A war of words over Taiwan. Chinese President Xi Jinping delivered a speech yesterday to mark the 40th anniversary of Beijing’s call to end military confrontation with Taiwan, known as the “message to compatriots in Taiwan.” Xi’s new message to Taiwanese compatriots was not only that unification with the mainland is inevitable and in the interests of both sides, but also that China and Taiwan should begin “democratic consultation” on relations and on the future of the Chinese nation. Xi also said that China “make[s] no promise to renounce the use of force.” He was referring to external forces and to a small contingent of Taiwanese separatists, but it’s clear that his comment targeted one country in particular: the United States. Just a few days ago, U.S. President Donald Trump signed the Asia Reassurance Initiative Act, which promises to encourage high-ranking U.S. officials to visit Taiwan, much to China’s chagrin. Taiwan’s president strongly criticized Xi’s comments and said Taiwan would continue seeking a “Taiwan-centric” future. There’s more smoke here than fire, but if there is a spark, it’s in Xi tying Taiwan’s future to his vision for China’s “national rejuvenation.” That’s not the kind of comment that can easily be forgotten.

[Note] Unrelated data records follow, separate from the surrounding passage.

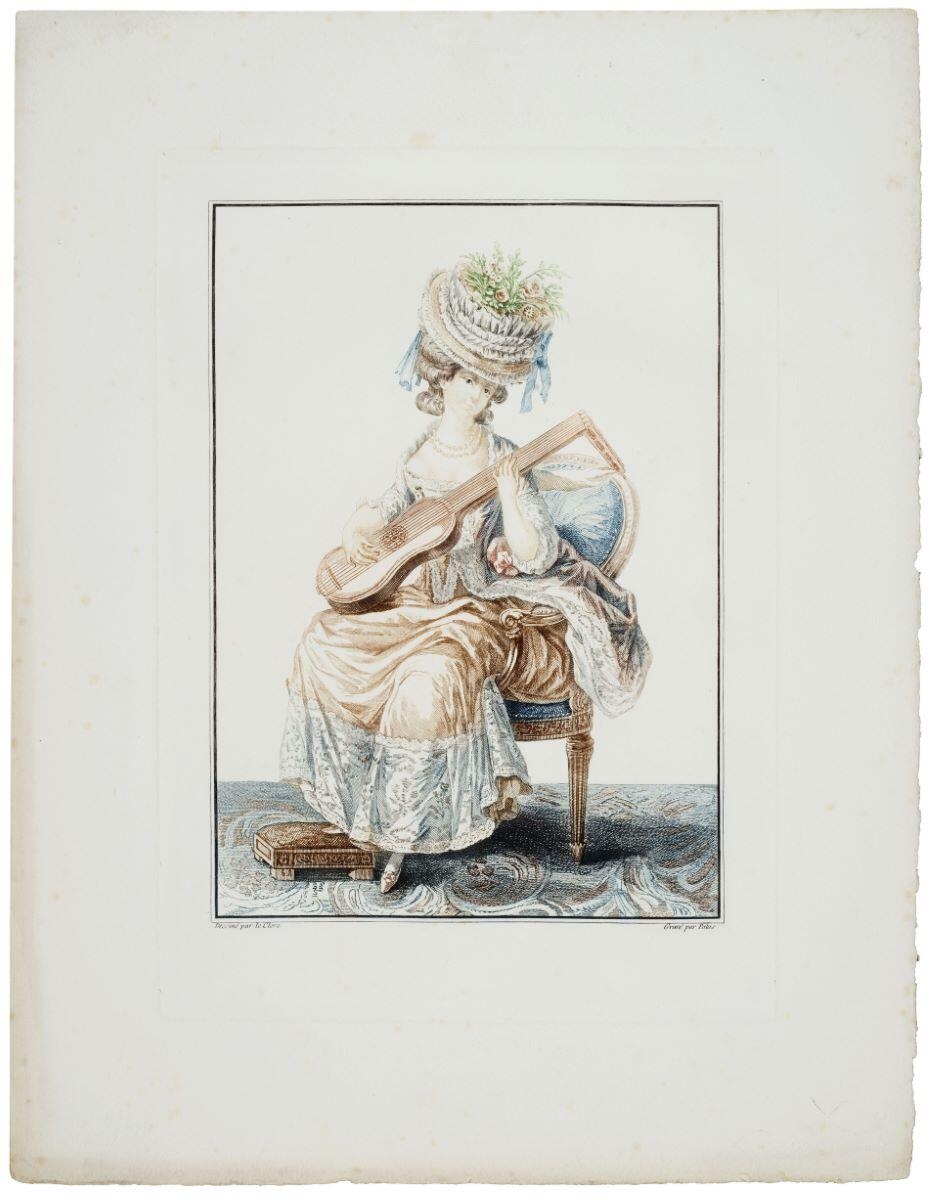 Robe de taffetas de couleurs changeantes (titre factice), Pierre Thomas Le Clerc, 1779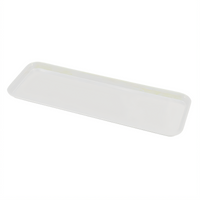 Omcan USA White Fiberglass Market Tray, 26 x 18 x 3/4 Inch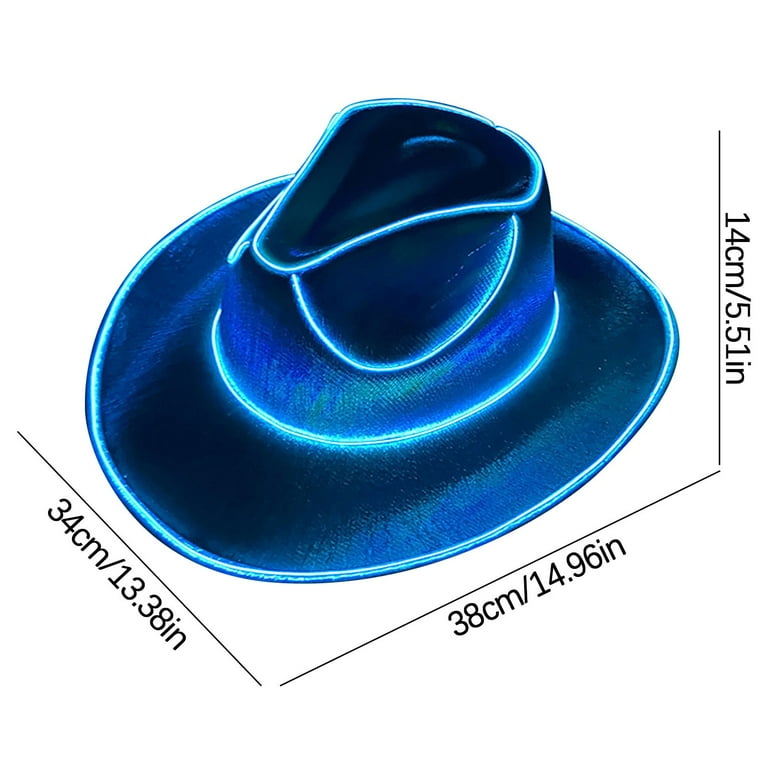 Cowboy Glitter Hat Adult Blue Cowboy Glitter Hat Adult Blue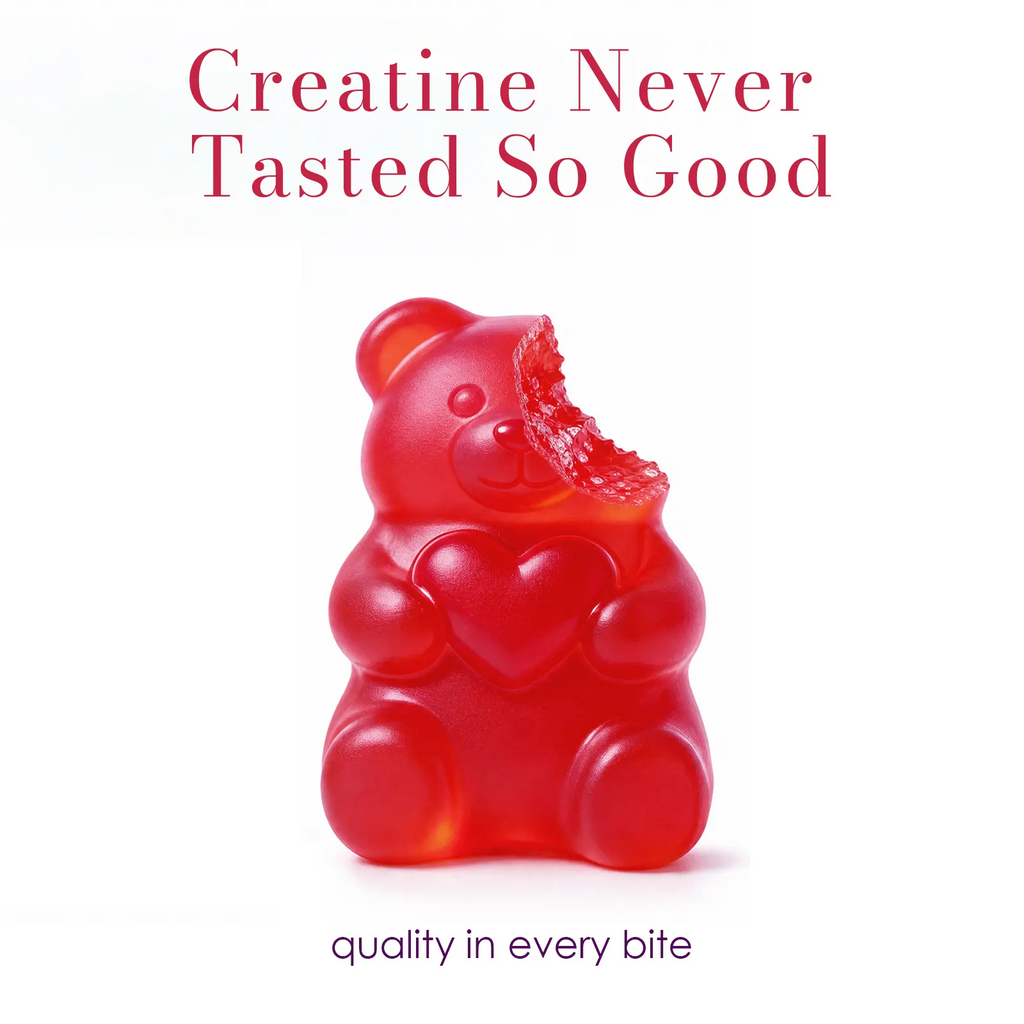 Women's Creatine Monohydrate Gummies – Vegan, Zinc-Infused | Muscle, Energy & Hair Skin Nails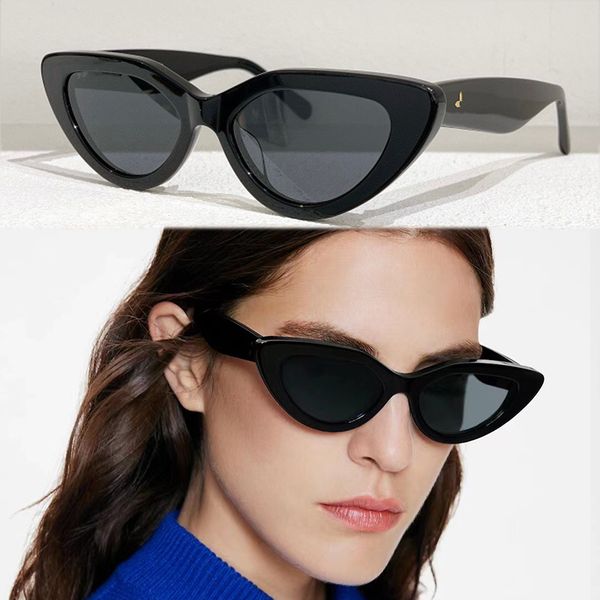 

polarized lens women cat eye sunglasses z1610 frame black glasses custom logo gold-color initials on left temple designer eyeglasses fashion, White;black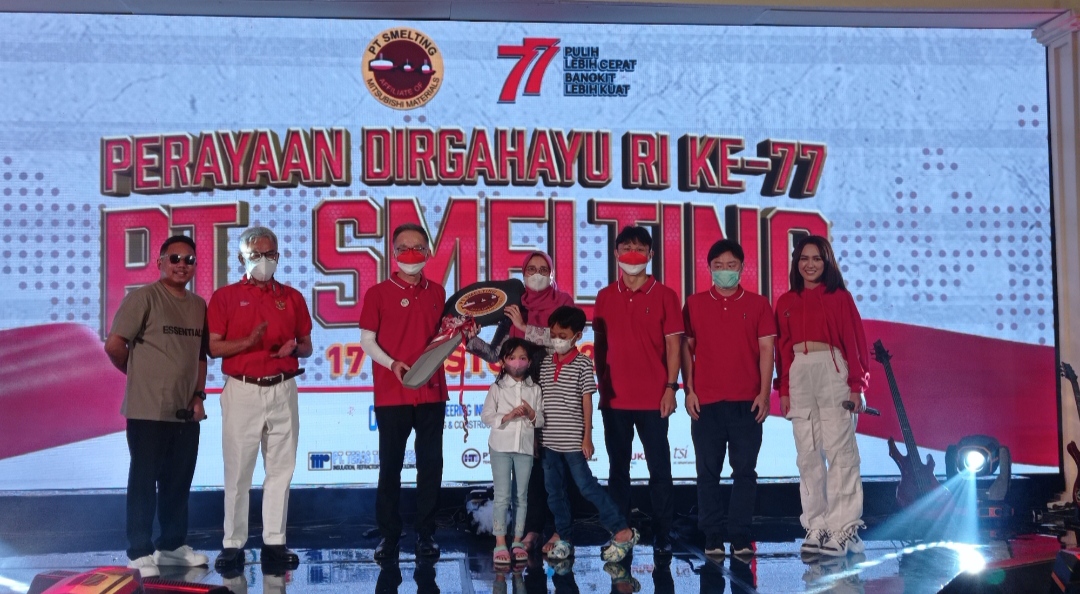 Berlangsung Meriah, Resepsi HUT RI ke-77 yang Digelar Smelting Libatkan UMKM Binaan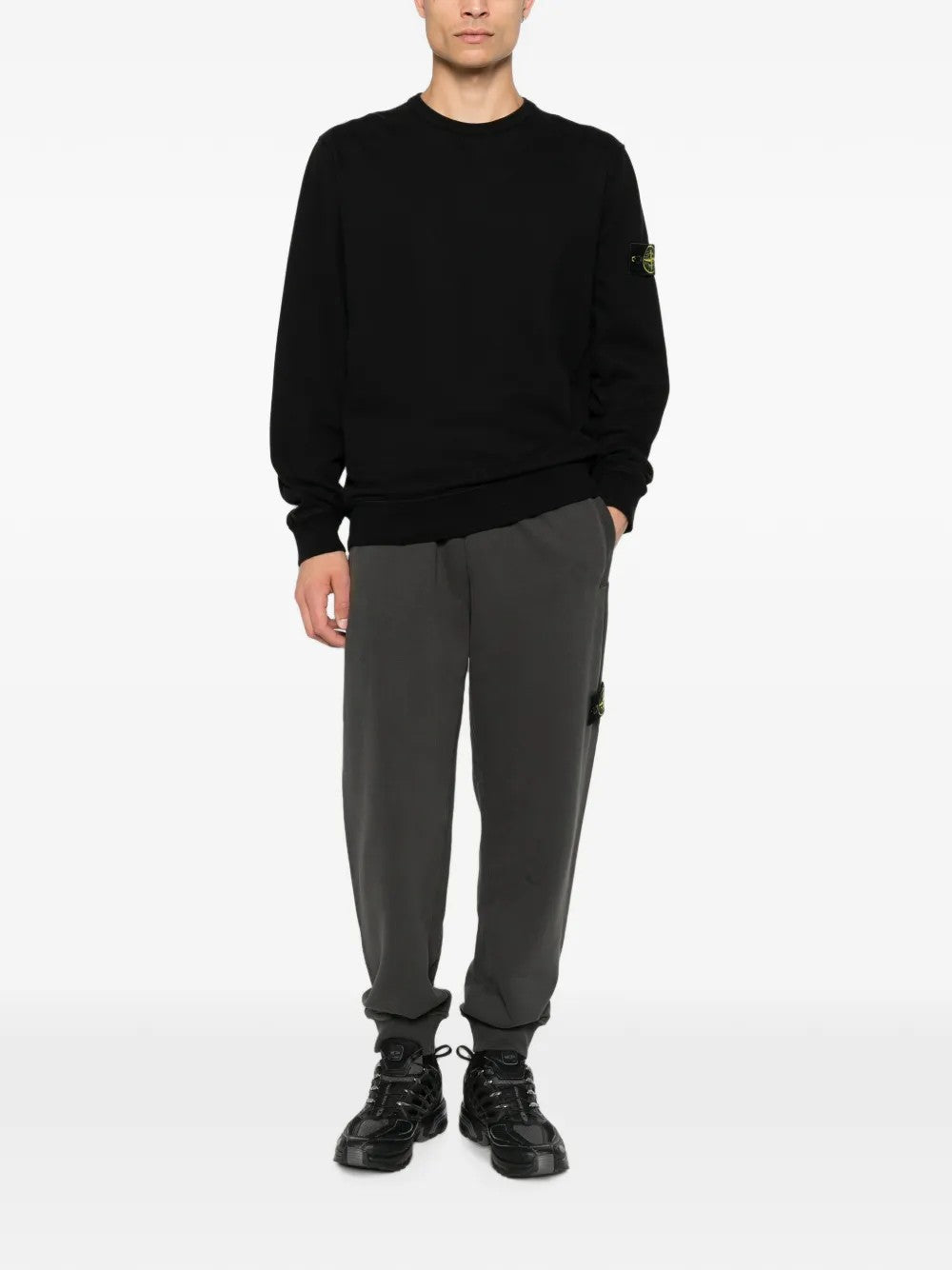 FELPA Nero Stone Island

China’s liquidity problem. China’s central bank announced Wednesday that, effective immediately, it would lower the reserve requirement ratio for qualifying financial institutions, enabling banks to lend more money to Chinese businesses. According to news agency Xinhua, the central bank’s statement also indicated that financial institutions’ enjoyment of the lower reserve requirement ratio would depend on their extending a “certain share of their loans” to small businesses – and on expanding the definition of a small business. The term previously applied to companies borrowing 5 million yuan ($727,000) or less. That threshold has now been doubled. In effect, China is attempting to increase both the liquidity in the system and the number of companies that can take advantage of it. Bloomberg and Citic Securities Co. reported that the move was part of a broader push to fill a $625 billion liquidity hole in advance of the upcoming Lunar New Year holiday. None of this is unusual – China cut the reserve requirement ratio four times last year, and a liquidity crunch around the Lunar New Year is par for the course. Still, it remains to be seen how well China manages the changes given its other worrying economic indicators.

Brazil sets its sights high. U.S. Secretary of State Mike Pompeo visited Colombia and Brazil yesterday. At a press conference with Brazilian Foreign Minister Ernesto Araujo, Pompeo said the two had discussed the situation in Venezuela and Washington’s “deep desire to return democracy to the Venezuelan people.” The comment has garnered a lot of attention, but the U.S. has been making similar remarks since October. More notable was Araujo’s response to Pompeo’s statement that the U.S. was looking for partners in the region that “shared American values.” Araujo said Brazil was realigning to “work in favor of its values and ideals of the people,” adding that his was a “big country” and needed to start acting like one. The visit was cordial, and the U.S. and Brazil have several interests in common, but it’s clear that Brazil won’t simply do the United States’ bidding. How the new Brazilian government defines its interests going forward will be important to watch.

Honorable Mentions

  • A Chinese lunar rover became the first spacecraft to land on the far side of the moon.
  • Local media report additional Turkish troop deployments on the border with Syria.
  • A U.S. delegation is on a two-day visit to Turkey to discuss the possible extradition of Turkish cleric Fethullah Gulen, who has been living in self-imposed exile in the United States.
  • The next round of U.S.-Taliban talks will be held by the end of the month.
  • On the first day of trading this year, the Russian ruble fell to an almost three-year low on the dollar.